Angel Victor Torres, ministre de la Politique territoriale chargé de piloter la réponse du gouvernement, a indiqué dans une vidéo publiée sur les réseaux sociaux que 5 321 personnes étaient « rentrées volontairement » au Maroc depuis le 10 août – et qu’une centaine d’entre eux avaient renoncé à leur demande d’asile.
« Ce n’est pas un travail pas facile mais le gouvernement s’efforce de faire en sorte que Ceuta revienne dès que possible à la normale », a indiqué le ministre dans un post Instagram, évoquant la présence de 2 000 mineurs dans l’enclave.
Près de 1 000 migrants dirigés vers des structures d’accueil
Les critiques sur la rapidité avec laquelle les migrants sont renvoyés depuis ce territoire espagnol d’Afrique du Nord de 18,5 km² et 80 000 habitants fragilisent le Premier ministre socialiste Pedro Sanchez à l’approche des élections de l’année prochaine.
Le ministre Angel Victor Torres a également indiqué que, tôt dimanche 13 septembre, 864 personnes qui passaient la nuit dans les rues de la ville avaient été transférées vers les dispositifs d’accueil. Certains ont été dirigés vers le centre provisoire de la Loma Colmenar, l’un des plus peuplés de la ville.
D’autres personnes ont progressivement été transférées vers un autre centre, celui de Los Rosales, récemment construit, dans le quartier de La Reina. La construction de ce complexe a d’ailleurs suscité des protestations parmi les riverains en raison de sa proximité avec une crèche.

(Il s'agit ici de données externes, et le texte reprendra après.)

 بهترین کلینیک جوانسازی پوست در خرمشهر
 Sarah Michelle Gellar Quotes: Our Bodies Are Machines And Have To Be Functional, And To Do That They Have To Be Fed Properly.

Madrid a jugé « essentiel » la création de ces centres pour identifier les migrants et que « tous ceux qui n’ont pas droit à une protection internationale soient renvoyés au Maroc ».
L’ouverture de ces 864 nouvelles places dans des centres d’hébergement provisoires, porte aujourd’hui à 4 500 le nombre de lits débloqués dans l’enclave, avec l’objectif d’atteindre les 6 000 lits « dans un avenir proche ».

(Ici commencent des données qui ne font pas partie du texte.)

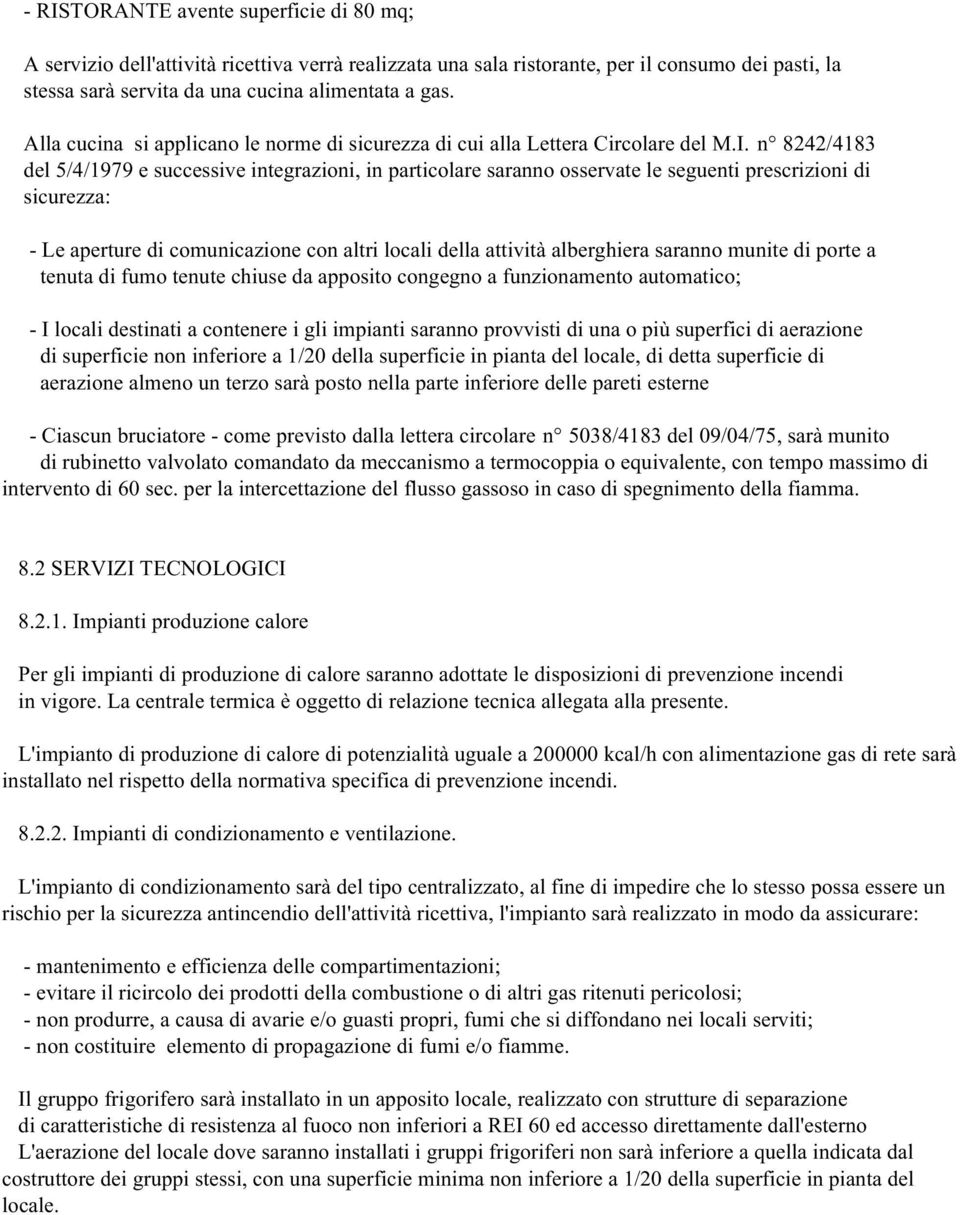 n 8242/4183 del 5/4/1979 e successive integrazioni, in particolare saranno osservate le seguenti prescrizioni di sicurezza: - Le aperture di comunicazione con altri locali della attività alberghiera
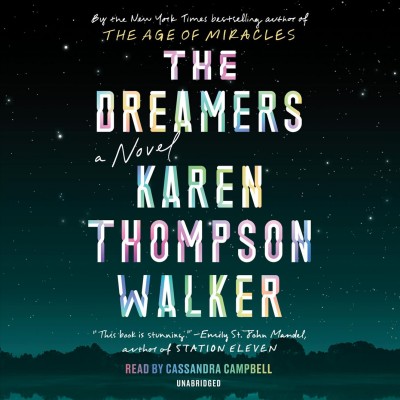 The dreamers : a novel / Karen Thompson Walker.
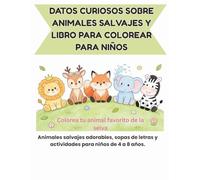 Datos Curiosos Sobre Animales Salvajes y Libro Para Colorear Para Niños: Aprende sobre leones, elefantes y animales salvajes mientras te diviertes coloreando
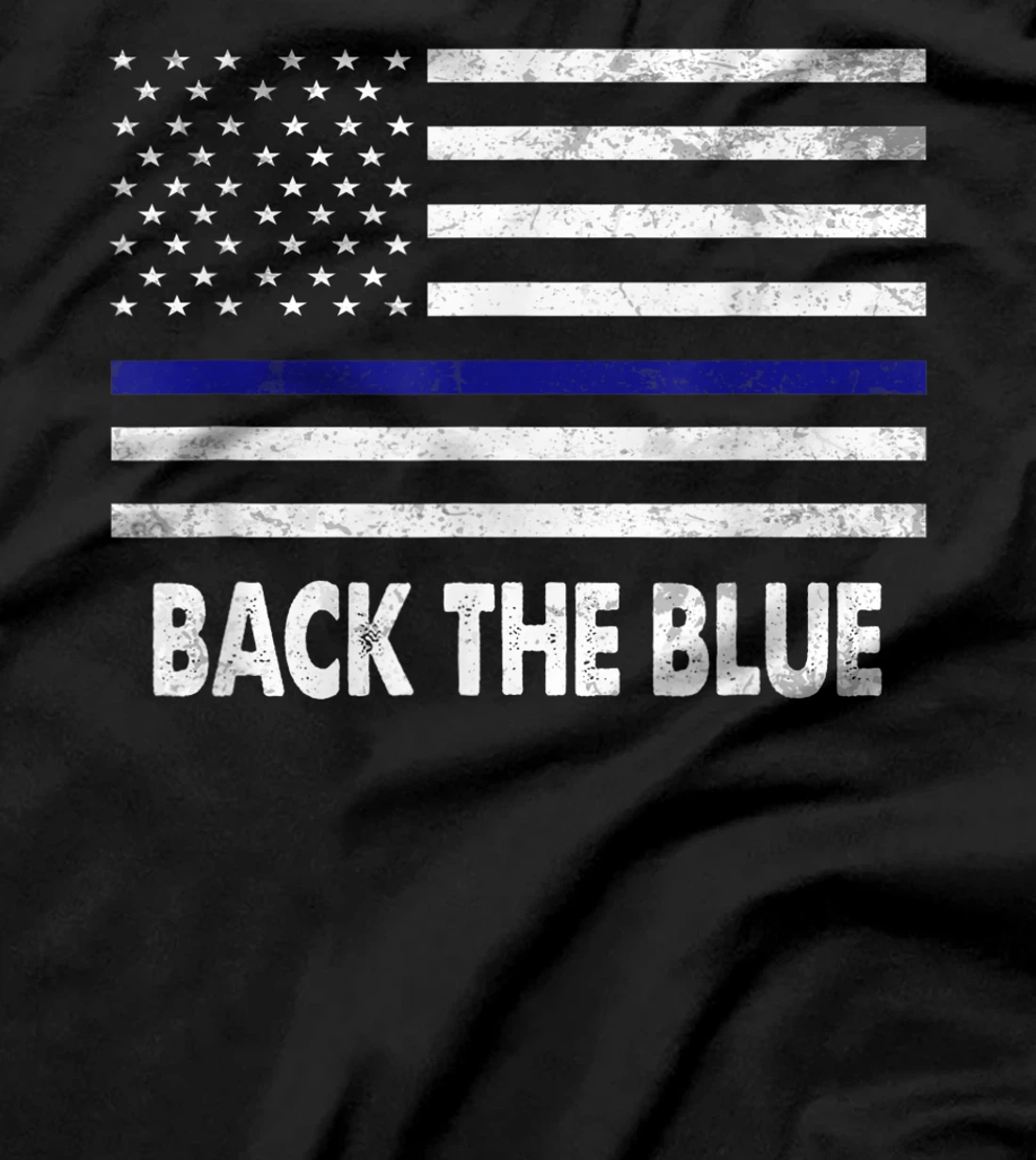 Back The Blue Shirt Pro-Trump Thin Blue Line Lives Matters T-Shirt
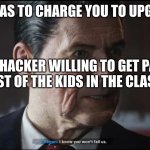 Is it relateable? | POV: PRODIGY HAS TO CHARGE YOU TO UPGRADE YOUR PET; THE HACKER WILLING TO GET PAST IT,THE REST OF THE KIDS IN THE CLASS ROOM | image tagged in i know you won't fail us | made w/ Imgflip meme maker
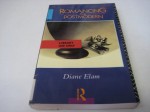 Romancing the Postmodern - Diane Elam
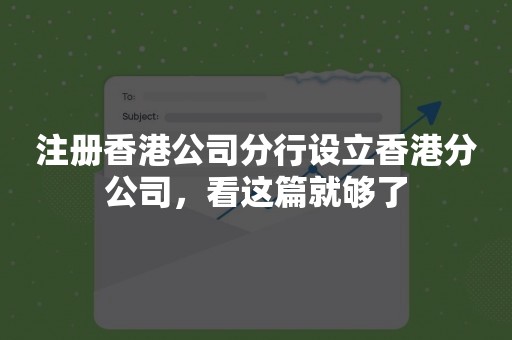 注册香港公司分行设立香港分公司，看这篇就够了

Distinguer les demandeurs d’asile et les personnes à expulser
La majorité des plus de 70 000 migrants qui étaient entrés à Ceuta les 30 et 31 juillet étaient retournés au Maroc dans les heures qui avaient suivi leur arrivée.
Plusieurs milliers sont toutefois restés à Ceuta, où la situation s’est depuis dégradée, donnant lieu à des épisodes de violence et à des manifestations quasi quotidiennes de la population locale, qui réclame un retour à la normale.
Le gouvernement a dû identifier les milliers de migrants qui sont restés plusieurs semaines afin de vérifier s’ils avaient droit à l’asile. Les mineurs non accompagnés font l’objet d’un traitement à part, ils ne peuvent pas être expulsés sommairement.
A lire aussi
Après la crise de Ceuta, le Maroc réagit et dit refuser d’être « un bouc émissaire »

Le ministre n’a pas précisé combien de migrants restaient à Ceuta, un chiffre qui suscite constamment la controverse entre le gouvernement de gauche et la ville dirigée par les conservateurs. Vendredi, le dirigeant de Ceuta, Juan Jesus Vivas, du principal parti d’opposition de droite, le Parti populaire (PP), a estimé leur nombre à 13 000, mais les évaluations du gouvernement sont nettement plus basses.
Les habitants, accusant le gouvernement d’avoir abandonné la ville, manifestent régulièrement tandis que des migrants continuent de camper sur les plages – notamment celle de Trampolin – et de dormir dans les rues.
« Ceuta n’est pas revenue à la normale, elle en est loin après 46 jours. La ville est une cocotte-minute qui peut exploser à tout moment », a déclaré ce dimanche sur la chaîne Canal 24H le vice-président de Ceuta, Alejandro Ramírez.
La semaine dernière, l’Union européenne a accordé une aide d’urgence d’environ 115 millions d’euros à l’Espagne afin de soutenir le pays dans la gestion de l’enclave. Cette aide servira notamment à renforcer la surveillance des frontières, à déployer du personnel supplémentaire pour identifier les migrants, à soutenir le renvoi des personnes se trouvant illégalement à Ceuta et à renforcer les capacités d’accueil dans l’enclave espagnole pour les mineurs non accompagnés, a expliqué Bruxelles.